Затем достал из саквояжа пакетик с ампулами и одноразовый шприц.
— Нет, пожалуй, эта девушка посимпатичнее Джейн Биркин будет, — произнес он и сделал укол.
Доктор начал собираться, а Максим надел рубашку. Вдвоем вышли в коридор.
— Не болейте, — пожелал врач перед расставанием и шагнул за приоткрытую Грановским дверь.
Оставшись один, Максим пошел обратно в комнату, но потом вернулся к себе и остановился возле двери маминой комнаты и прислушался. Никаких звуков не доносилось. Тогда он приоткрыл дверь и заглянул. Надежда Андреевна спала, и Максиму показалось, что мама улыбается во сне.

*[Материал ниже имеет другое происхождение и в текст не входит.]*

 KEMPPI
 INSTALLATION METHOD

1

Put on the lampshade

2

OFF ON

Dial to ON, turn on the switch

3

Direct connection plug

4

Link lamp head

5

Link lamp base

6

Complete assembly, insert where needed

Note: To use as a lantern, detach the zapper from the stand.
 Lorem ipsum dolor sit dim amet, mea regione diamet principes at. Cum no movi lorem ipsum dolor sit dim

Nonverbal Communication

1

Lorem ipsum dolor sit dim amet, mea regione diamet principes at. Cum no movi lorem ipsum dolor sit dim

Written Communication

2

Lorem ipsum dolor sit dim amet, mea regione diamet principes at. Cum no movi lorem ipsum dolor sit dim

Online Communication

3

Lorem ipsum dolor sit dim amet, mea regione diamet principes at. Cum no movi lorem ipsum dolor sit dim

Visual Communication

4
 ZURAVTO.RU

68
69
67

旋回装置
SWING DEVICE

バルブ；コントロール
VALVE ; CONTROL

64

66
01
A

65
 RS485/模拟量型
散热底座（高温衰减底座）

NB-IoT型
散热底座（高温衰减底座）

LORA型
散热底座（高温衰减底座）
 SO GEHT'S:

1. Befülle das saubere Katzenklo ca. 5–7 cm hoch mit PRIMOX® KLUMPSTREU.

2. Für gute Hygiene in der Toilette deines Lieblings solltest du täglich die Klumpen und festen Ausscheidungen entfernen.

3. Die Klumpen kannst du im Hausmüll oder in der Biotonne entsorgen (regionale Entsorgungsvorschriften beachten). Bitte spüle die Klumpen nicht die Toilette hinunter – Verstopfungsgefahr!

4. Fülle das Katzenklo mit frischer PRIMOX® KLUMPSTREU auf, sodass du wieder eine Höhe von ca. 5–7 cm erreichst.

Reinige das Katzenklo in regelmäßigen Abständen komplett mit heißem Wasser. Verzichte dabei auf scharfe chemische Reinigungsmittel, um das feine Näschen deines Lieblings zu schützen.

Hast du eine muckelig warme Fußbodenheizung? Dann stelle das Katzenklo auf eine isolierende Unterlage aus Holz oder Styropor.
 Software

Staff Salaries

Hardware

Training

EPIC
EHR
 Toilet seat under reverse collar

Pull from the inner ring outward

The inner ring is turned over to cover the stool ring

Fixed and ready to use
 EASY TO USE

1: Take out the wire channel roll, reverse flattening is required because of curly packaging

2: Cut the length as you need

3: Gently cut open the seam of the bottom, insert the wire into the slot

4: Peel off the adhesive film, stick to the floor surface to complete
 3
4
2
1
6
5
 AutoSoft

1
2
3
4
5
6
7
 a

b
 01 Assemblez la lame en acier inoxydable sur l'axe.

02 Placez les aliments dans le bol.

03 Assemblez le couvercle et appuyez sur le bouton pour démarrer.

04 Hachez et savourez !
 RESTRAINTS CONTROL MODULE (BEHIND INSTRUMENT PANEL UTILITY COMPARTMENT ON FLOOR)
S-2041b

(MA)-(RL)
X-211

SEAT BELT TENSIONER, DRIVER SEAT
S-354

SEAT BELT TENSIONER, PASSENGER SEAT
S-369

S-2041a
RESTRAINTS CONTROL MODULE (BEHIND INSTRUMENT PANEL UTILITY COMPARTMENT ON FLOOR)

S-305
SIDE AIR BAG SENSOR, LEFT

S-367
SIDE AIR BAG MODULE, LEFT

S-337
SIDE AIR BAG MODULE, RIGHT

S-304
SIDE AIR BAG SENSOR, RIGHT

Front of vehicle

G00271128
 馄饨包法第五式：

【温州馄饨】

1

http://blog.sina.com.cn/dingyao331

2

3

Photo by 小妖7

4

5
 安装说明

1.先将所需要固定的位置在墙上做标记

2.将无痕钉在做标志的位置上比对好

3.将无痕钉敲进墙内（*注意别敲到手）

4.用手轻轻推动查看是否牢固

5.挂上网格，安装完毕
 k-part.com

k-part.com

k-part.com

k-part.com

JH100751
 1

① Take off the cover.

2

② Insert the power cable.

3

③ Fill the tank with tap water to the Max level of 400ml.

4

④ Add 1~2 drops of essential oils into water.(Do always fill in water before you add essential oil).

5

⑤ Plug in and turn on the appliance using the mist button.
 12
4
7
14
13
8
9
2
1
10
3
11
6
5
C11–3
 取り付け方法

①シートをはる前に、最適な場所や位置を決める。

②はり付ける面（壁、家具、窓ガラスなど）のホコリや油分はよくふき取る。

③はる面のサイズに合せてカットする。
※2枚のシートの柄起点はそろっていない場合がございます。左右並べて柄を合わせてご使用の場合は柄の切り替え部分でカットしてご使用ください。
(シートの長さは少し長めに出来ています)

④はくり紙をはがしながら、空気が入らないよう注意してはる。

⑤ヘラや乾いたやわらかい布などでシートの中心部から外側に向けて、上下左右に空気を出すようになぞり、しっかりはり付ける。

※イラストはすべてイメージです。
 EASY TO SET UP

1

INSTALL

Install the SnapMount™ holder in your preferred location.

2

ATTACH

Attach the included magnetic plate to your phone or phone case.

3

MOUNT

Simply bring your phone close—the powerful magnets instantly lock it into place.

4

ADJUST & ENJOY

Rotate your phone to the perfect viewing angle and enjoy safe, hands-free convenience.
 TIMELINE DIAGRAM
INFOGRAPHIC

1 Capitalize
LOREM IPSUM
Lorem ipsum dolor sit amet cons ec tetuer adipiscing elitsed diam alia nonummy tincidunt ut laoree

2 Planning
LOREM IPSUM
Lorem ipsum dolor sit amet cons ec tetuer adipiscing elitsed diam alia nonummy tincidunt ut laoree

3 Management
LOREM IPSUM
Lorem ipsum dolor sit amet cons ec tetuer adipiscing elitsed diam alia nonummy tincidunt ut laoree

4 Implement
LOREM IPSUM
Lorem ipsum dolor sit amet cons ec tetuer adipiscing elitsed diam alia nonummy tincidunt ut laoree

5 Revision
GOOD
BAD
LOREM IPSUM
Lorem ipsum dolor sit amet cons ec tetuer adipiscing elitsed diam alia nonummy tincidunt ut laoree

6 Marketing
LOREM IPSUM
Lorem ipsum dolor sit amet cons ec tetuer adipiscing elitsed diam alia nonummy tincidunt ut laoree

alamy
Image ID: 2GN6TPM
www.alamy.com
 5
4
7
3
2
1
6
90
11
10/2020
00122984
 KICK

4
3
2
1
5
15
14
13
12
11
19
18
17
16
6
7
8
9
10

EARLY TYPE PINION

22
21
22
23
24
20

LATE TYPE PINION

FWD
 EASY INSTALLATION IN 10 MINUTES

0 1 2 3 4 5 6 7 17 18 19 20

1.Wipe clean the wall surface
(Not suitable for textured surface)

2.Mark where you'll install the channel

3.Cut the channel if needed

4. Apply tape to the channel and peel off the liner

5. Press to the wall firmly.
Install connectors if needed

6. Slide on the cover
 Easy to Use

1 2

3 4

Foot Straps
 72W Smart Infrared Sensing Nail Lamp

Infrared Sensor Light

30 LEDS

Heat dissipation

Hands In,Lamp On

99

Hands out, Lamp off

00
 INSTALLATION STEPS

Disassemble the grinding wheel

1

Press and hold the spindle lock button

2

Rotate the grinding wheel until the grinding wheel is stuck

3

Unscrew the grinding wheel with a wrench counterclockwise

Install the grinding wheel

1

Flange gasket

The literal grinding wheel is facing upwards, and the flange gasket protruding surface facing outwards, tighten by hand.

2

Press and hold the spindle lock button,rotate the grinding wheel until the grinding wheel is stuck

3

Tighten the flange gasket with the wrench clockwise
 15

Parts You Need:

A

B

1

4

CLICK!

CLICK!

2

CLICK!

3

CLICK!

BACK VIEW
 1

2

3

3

Делать было нечего, а читать не хотелось. Но все равно Максим покрутил головой в поисках пульта — вдруг повторят сюжет с Наташей? Пульт лежал на диване. Максим подошел, наклонился, чтобы его взять, и внезапно почувствовал, как закружилась голова. Закружилась так сильно, что уже и ноги как будто отнялись. Пот выступил на лбу, а левую сторону тела пронзила боль. Не было ни сил, ни возможности крикнуть и просто вздохнуть. Он не сел, а упал на диван, постарался вытянуть ноги и услышал, как упал, ударившись о пол, пульт. Максим все вытягивал ноги, словно пытался что-то достать ими, к чему-то хотел прикоснуться. Он готов был закричать от невероятной боли и вдруг понял, что быстро-быстро перебирает ногами, как бы стараясь убежать от нее. И тогда ему стало ясно, что ничего уже не будет, мир, который он знал, уже исчезал, еще несколько мгновений — и его, Максима Грановского, тоже не будет…
Надежда Андреевна открыла глаза, увидела вечернее небо за окном и посмотрела на часы. Седьмой час. «Скоро должна прийти Лариса», — вспомнила женщина, — и произнесла вслух:
— Какая же я дура… Ведь Максим вернулся!
Она поднялась и прислушалась к тишине. Потом вышла из комнаты, увидела распахнутую дверь другой комнаты, заглянула туда: Максим спал на боку, подложив правую руку под левый бок.
— Спишь? — спросила она, но не услышала ответа.
Она открыла дверь шкафа, достала с полки большой шерстяной плед. Подошла к дивану и укрыла пледом сына. Максим лежал неподвижно, и рот его был приоткрыт. Надежда Андреевна улыбнулась.
— Ты сейчас похож на себя маленького, — сказала мать, не задумываясь, слышит ее сын или нет. — Когда маленьким был, точно так же засыпал: на боку и с открытым ртом… Ты слышишь меня?
Максим не отозвался и не пошевелился. Надежда Андреевна наклонилась и легонько потрясла сына за плечо. Потом наклонилась, прислушалась к его дыханию. И ничего не почувствовала. Тогда взяла его за запястье, чтобы проверить пульс, и, едва коснулась руки сына, поняла все. Непроизвольно тряхнула эту руку и заплакала.
— Максимка, — попросила она в последней надежде, — проснись, сыночек! Не пугай маму!
Но сын молчал. А рука, в которую вцепилась Надежда Андреевна, была тяжелой и чужой.